Рыскул-бий отстранился брезгливо:

— Руки помойте…

Гаип-хан разахался в ответ с фальшивой горячностью:

— Неужто простил, все простил? И кому, господи? Кровному обидчику! Забыл, как тебя топтал русский офицер? По чьему наущению? Всем старшинам руку жал, казаки — ружейную честь отдавали. Тебе одному — нет. Забыл? Да что далеко ходить! В посольстве Мамана — половина из рода ябинцев. Почему? Одних сыновей Мурат-шейха — двое родных, третий приемный… Кто там из твоего рода?

— Сагындык-богатырь.

— И того держат в черном теле… Вон свидетель. Спроси его сам. Соврет — башку с этого шельмеца сниму. — Хан ткнул нагайкой в сторону Аманлыка.

Рыскул-бий подозвал Аманлыка с усмешкой, которая говорила, что старик понимает; конечно, этот шельмец соврет со страха перед ханом.

Провожал Мамана? — спросил Рыскул-бий.

— Да, бий-отец, пока он сам не отослал нас домой. Конь у меня молодой, слабоват. Я и отстал от товарищей.

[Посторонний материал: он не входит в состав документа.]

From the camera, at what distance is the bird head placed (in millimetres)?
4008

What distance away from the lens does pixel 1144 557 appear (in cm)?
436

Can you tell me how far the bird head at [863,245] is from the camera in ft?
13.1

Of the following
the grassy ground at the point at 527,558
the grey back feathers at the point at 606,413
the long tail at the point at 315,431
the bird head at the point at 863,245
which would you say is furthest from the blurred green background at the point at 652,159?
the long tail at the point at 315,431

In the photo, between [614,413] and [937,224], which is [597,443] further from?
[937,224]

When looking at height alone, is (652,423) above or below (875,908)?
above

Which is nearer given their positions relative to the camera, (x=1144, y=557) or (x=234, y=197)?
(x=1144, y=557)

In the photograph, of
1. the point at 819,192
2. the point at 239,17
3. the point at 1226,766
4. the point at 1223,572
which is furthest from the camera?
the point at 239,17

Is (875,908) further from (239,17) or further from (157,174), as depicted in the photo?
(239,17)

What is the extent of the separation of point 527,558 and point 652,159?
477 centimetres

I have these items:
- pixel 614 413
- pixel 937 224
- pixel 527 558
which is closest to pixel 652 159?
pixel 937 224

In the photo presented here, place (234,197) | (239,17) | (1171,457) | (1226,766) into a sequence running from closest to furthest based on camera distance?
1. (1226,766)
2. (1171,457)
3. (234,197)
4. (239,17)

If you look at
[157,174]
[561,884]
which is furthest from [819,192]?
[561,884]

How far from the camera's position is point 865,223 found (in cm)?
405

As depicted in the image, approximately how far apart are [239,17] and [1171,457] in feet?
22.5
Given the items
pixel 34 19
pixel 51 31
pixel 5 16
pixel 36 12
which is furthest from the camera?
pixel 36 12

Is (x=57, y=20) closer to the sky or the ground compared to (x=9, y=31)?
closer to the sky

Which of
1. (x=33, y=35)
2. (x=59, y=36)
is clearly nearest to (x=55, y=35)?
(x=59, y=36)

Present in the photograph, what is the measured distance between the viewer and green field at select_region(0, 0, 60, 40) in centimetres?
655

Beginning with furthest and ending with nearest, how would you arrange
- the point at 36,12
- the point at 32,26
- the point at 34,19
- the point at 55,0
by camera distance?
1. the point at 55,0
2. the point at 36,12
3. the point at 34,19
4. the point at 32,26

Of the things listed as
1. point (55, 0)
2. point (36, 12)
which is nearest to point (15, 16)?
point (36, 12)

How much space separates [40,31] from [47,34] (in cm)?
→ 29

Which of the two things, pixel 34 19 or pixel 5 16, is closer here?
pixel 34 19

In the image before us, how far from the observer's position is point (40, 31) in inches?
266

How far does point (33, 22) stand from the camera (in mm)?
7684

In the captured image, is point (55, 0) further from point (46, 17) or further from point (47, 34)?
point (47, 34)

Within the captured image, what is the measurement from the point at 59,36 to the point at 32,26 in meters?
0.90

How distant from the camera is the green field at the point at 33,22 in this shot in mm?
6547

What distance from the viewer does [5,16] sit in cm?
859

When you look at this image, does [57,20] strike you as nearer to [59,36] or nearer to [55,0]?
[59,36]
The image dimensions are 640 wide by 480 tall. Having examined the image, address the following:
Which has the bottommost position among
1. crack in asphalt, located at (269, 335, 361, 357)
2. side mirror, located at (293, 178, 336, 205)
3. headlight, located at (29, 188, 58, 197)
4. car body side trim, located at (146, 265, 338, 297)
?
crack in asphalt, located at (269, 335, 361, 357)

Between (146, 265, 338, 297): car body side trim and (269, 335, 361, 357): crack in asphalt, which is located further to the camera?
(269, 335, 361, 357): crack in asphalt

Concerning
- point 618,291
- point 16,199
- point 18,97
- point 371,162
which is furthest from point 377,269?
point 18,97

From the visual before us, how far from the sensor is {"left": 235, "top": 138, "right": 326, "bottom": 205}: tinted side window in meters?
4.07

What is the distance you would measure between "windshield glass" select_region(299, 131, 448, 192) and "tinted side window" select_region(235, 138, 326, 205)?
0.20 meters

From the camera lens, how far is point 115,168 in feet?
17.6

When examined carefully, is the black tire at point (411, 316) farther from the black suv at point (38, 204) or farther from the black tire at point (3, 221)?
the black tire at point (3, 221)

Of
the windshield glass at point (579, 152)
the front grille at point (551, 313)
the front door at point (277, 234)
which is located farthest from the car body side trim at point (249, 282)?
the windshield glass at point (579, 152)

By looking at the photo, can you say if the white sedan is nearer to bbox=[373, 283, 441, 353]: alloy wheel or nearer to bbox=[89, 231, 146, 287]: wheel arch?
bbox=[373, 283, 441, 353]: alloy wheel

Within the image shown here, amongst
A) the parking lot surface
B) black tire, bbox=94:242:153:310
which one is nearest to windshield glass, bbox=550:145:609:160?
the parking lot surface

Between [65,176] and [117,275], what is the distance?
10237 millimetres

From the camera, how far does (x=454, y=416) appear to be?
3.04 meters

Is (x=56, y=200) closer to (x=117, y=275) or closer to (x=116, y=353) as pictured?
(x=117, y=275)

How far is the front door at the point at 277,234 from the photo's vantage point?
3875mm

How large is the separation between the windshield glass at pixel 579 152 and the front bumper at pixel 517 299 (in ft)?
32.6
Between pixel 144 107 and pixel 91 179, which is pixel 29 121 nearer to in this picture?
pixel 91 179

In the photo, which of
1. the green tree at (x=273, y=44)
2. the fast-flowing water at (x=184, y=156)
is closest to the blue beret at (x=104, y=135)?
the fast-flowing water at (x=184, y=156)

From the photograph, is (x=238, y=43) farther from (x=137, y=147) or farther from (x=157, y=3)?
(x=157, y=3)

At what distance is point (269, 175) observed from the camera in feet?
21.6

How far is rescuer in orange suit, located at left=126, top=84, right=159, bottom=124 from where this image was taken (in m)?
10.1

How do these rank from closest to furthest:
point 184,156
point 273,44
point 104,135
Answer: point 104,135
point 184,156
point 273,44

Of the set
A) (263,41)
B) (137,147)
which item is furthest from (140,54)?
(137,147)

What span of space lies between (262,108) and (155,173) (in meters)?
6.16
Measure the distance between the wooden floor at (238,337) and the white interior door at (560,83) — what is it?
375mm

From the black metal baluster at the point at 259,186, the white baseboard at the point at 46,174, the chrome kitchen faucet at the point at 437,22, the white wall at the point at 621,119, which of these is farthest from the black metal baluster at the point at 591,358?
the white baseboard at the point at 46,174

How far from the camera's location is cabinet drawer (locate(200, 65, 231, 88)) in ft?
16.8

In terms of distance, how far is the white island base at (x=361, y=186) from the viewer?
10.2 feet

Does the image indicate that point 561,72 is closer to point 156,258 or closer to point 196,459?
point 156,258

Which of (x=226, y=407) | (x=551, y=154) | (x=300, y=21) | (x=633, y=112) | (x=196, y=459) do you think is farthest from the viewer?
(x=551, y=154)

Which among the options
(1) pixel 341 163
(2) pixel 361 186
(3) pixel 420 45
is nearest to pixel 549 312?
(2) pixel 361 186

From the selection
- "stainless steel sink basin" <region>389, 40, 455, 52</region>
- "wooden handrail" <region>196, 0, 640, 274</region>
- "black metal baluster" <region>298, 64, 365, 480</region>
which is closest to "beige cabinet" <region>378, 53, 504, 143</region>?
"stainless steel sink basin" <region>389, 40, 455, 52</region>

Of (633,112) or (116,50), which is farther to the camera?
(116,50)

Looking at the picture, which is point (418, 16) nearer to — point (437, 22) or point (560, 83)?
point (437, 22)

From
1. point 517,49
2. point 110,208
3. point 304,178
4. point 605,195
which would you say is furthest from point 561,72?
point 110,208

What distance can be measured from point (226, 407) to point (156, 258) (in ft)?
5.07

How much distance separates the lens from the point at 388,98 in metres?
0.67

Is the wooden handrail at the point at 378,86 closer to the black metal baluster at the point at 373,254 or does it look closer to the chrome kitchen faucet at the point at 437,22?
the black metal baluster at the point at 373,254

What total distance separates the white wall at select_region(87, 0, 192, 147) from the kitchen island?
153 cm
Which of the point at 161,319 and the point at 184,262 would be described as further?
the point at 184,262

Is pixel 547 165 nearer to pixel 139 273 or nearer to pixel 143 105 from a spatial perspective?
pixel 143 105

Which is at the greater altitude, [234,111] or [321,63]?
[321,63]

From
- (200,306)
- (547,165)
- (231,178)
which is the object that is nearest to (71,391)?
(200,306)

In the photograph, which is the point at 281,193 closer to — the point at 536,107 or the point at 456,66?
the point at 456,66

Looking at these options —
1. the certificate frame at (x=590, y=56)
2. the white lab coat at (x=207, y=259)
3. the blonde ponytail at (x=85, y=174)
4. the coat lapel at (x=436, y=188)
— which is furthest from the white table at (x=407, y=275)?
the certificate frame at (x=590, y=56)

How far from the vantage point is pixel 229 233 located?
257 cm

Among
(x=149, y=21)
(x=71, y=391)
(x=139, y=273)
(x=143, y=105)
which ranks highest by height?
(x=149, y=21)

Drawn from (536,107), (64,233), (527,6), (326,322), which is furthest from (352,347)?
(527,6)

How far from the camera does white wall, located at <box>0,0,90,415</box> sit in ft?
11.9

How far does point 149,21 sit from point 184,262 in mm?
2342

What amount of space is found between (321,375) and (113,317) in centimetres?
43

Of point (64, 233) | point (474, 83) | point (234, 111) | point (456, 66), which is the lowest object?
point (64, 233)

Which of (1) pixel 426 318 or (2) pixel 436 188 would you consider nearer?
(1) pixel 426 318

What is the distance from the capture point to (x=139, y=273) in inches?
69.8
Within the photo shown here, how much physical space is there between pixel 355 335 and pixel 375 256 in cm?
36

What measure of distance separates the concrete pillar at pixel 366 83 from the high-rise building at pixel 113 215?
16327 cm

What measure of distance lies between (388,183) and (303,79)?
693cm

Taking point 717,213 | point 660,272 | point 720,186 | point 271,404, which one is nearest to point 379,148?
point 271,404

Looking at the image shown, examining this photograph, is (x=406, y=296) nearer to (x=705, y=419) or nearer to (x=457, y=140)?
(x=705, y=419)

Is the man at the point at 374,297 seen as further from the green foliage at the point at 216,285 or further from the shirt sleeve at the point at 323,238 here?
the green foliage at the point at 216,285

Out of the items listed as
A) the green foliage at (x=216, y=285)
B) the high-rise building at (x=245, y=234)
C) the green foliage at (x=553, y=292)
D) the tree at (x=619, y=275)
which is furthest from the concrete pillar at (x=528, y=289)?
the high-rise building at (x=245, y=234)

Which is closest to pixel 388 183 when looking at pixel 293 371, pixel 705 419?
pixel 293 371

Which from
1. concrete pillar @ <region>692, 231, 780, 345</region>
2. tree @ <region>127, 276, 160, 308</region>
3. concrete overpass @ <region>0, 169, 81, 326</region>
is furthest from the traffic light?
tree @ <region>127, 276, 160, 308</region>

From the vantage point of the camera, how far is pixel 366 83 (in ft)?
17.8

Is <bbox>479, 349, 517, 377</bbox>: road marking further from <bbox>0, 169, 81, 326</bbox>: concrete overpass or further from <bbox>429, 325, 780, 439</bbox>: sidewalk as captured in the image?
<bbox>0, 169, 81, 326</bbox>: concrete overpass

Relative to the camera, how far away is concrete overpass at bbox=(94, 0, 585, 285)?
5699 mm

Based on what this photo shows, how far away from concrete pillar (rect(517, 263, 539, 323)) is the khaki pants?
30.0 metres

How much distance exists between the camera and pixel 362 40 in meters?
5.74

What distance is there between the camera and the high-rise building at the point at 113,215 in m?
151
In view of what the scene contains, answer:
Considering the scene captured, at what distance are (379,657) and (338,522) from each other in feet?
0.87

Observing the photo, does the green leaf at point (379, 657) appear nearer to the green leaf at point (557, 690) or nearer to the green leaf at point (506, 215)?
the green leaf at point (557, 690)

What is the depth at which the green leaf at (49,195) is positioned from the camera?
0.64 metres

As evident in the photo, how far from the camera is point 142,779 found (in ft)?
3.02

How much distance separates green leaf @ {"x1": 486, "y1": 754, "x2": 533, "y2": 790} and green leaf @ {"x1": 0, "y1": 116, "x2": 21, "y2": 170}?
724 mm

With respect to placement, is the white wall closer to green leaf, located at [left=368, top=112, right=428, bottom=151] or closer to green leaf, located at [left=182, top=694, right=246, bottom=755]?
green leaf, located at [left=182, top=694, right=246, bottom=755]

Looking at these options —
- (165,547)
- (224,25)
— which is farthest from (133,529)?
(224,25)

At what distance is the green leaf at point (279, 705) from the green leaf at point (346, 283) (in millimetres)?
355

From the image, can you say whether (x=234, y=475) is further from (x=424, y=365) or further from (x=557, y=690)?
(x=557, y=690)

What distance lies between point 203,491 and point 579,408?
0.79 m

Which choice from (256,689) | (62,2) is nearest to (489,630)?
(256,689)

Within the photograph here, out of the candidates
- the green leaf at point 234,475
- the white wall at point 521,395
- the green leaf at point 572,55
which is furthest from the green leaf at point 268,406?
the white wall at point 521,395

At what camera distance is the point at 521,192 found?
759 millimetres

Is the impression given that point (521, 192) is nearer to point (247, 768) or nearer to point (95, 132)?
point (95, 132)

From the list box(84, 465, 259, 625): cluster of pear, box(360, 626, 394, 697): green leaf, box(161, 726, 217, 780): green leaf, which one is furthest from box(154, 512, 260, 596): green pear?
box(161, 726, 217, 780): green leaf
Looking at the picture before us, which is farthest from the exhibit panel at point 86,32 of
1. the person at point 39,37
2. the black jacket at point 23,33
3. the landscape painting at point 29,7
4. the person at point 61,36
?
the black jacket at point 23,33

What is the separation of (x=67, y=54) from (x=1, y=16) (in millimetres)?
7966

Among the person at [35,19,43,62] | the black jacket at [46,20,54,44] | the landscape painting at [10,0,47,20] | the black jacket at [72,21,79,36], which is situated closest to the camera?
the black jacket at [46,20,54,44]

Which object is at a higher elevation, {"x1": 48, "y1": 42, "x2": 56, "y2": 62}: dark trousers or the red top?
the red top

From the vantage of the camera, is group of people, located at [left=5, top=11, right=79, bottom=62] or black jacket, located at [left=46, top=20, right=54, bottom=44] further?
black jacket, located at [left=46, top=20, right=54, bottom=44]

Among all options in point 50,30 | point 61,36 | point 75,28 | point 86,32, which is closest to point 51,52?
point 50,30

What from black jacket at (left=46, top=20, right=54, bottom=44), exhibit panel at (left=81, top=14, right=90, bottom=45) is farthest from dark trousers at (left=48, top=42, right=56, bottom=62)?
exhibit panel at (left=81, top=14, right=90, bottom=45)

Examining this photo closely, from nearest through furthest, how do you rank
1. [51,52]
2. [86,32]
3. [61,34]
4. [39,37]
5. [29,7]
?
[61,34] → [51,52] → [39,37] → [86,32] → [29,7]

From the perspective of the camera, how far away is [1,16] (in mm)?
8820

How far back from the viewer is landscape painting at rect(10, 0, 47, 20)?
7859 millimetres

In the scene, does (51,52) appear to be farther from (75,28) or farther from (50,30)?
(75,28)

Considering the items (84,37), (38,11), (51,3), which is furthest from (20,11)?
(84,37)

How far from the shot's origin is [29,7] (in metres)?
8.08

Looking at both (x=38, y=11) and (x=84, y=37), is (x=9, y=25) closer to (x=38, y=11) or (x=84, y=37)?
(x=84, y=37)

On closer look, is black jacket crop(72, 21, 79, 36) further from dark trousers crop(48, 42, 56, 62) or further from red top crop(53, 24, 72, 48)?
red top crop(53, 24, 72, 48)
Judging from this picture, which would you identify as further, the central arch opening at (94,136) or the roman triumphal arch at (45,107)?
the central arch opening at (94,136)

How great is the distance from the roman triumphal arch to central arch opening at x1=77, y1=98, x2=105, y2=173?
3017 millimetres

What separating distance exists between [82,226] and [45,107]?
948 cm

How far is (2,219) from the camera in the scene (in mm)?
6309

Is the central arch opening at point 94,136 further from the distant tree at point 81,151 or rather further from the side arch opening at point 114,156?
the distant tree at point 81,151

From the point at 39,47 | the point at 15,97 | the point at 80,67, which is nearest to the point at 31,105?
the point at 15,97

— Ну, а как лошадка у нашего Сагындыка? Лошадка Сагындыка была всем известна, впору

всаднику, богатырская, выносливая, как верблюд. Аманлык замялся:

— Не знаю, как сказать. Шла, шла… шла, шла…

— И сдохла? — подсказал насмешливо Рыскул-бий. Аманлык с готовностью кивнул. — От огорченья за хозяина? — Аманлык кивнул еще охотней, с усердием бесстрашным, хотя дрожал с ног до головы.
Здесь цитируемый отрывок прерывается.